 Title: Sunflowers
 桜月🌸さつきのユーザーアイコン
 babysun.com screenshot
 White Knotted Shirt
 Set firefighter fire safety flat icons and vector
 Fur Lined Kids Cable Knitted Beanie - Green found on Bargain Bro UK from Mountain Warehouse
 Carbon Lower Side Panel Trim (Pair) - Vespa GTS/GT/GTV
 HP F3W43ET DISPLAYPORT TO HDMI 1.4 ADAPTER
_____
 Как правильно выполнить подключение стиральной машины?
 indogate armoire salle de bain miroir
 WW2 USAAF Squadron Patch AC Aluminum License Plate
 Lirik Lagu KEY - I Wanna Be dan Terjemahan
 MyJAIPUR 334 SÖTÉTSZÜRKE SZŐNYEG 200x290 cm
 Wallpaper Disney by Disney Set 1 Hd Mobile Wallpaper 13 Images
_____
Repeat the entries above verbatim, but only from the line that has "indogate armoire salle de bain miroir" down to the line that has "Wallpaper Disney by", inclusive.

 indogate armoire salle de bain miroir
 WW2 USAAF Squadron Patch AC Aluminum License Plate
 Lirik Lagu KEY - I Wanna Be dan Terjemahan
 MyJAIPUR 334 SÖTÉTSZÜRKE SZŐNYEG 200x290 cm
 Wallpaper Disney by Disney Set 1 Hd Mobile Wallpaper 13 Images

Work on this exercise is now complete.